Como prueba de mi modestia, no he vacilado en copiar el diálogo con Inés, que me favorece tan poco, atreviéndome a esperar que si el lector no me adorase romántico, podrá apreciarme sincero. Hagamos, pues, las paces y continuaré la narración en el mismo punto en que la dejé; y es que habiendo espetado las palabras referidas y aun algunas más, hijas de mi estólida vanidad, dejé a Inés, creyendo que debía buscar interlocutor más conforme a la alteza y sublimidad de mis pensamientos. Inés no me dijo una palabra más, y yo, atraído por los alegres sones de la flauta tocada por D. Celestino, fui a buscarle a su cuarto, y con las manos juntas atrás, y el aire de persona protectora, le hablé así:
-¿Cómo van esos asuntos, señor mío?
-¡Oh, divinamente! -contestó con su optimismo de siempre-. Al fin se me hará justicia, y según me ha dicho esta mañana el oficial de la secretaría, no puede pasar de la semana que viene.
-Me parece que a Vd. no le vendría mal un arciprestazgo de buena renta o cosa así... Dígolo, porque aunque a Vd. le sorprenda, tal vez exista alguna persona que se lo pueda conseguir.
-¿Quién, hijo mío, quién, a no ser mi paisano y amigo el Serenísimo Príncipe de la Paz?
-En donde menos se piensa salta una liebre... Ya veremos, ya veremos -dije yo haciendo todo lo posible para que la expresión de mi semblante fuera la más misteriosa y grave.
Quedóse aturdido con mis palabras, y volví al lado de Inés, de quien no quería despedirme dejándola enojada. Con gran sorpresa mía, la muchacha no conservaba enfado alguno, y me habló con aquella incomparable ecuanimidad que siempre fue su principal atractivo. Despedime prometiendo que la recordaría siempre, y ella se mostró tan afable, tan cariñosa como si nada hubiera pasado. Su espíritu, cuya elevación y superioridad desconocía yo entonces, confiaba firmemente sin duda en mi pronta vuelta.

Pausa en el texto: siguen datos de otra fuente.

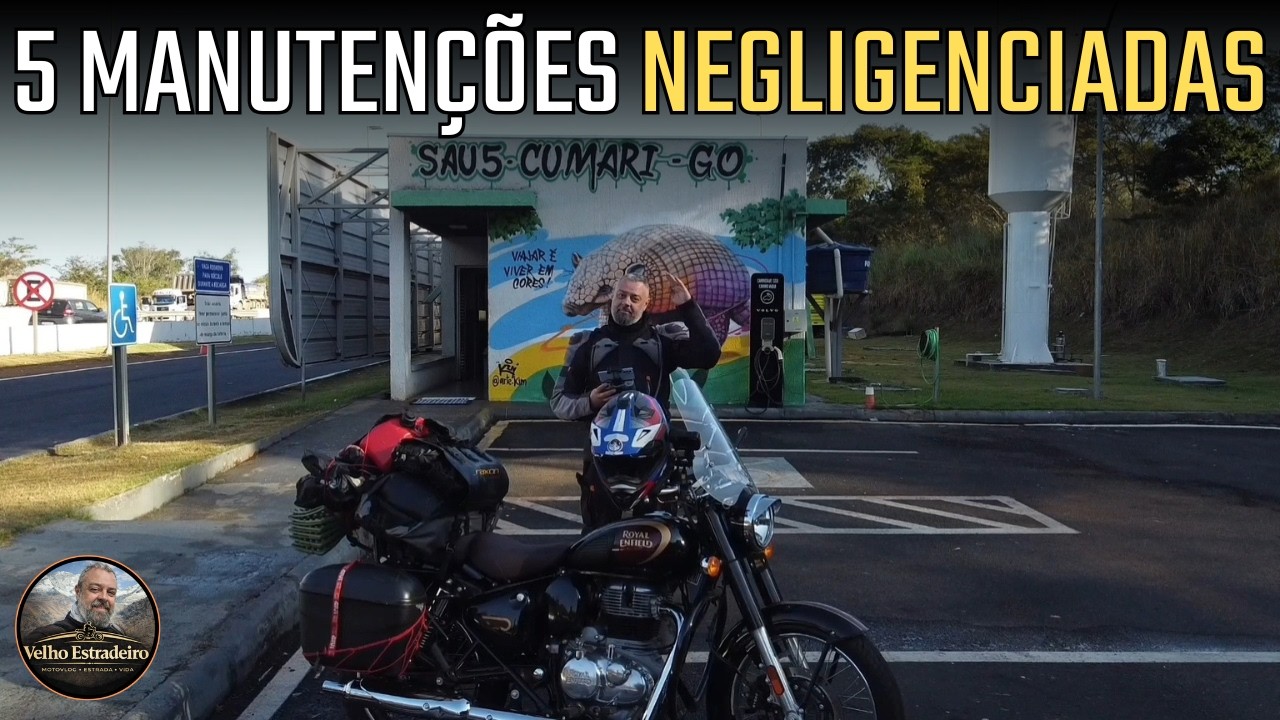 5 MANUTENÇÕES MAIS NEGLIGENCIADAS nas MOTOCICLETAS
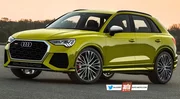 Futur Audi RS Q3 (2019) : la barre des 400 ch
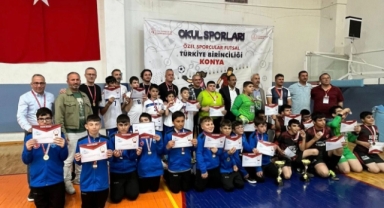 Bulancak Güzelyalı Ortaokulu Futsalda Türkiye Şampiyonu Oldu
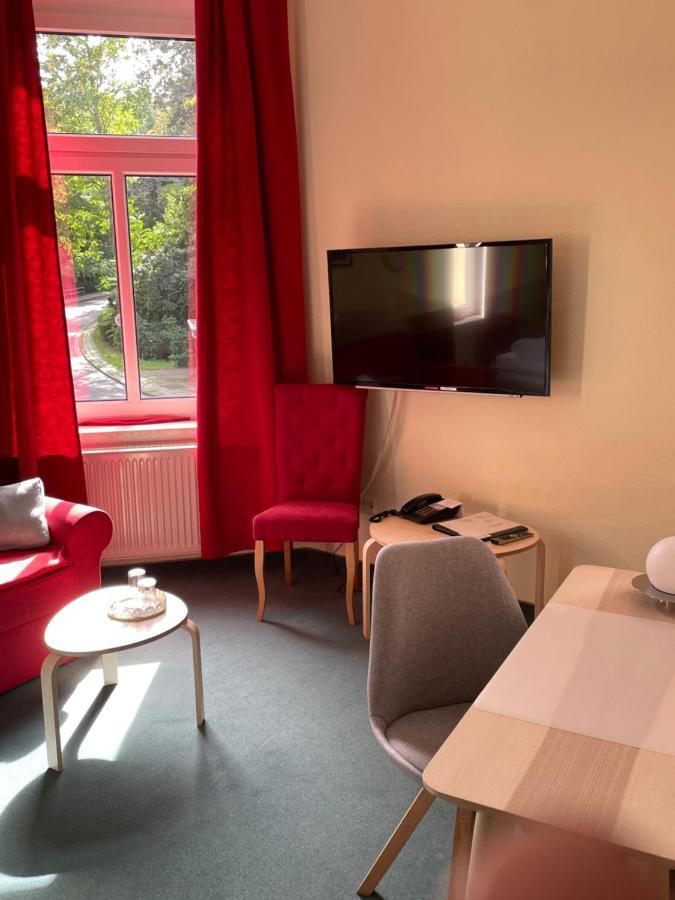 Parkhotel Schnorr Lutherstadt Eisleben Exteriér fotografie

A los dos días mi ama me dijo que había convenido con Amaranta en que yo pasara a servir a ésta. Arreglé mi pequeño ajuar, y fui a la casa de mi nueva dueña. Allí me pusieron una librea, y subiendo al coche de la servidumbre, el cual seguía a otro ocupado por la marquesa y su hermano el diplomático, emprendí el camino del Escorial, a donde llegamos por la noche.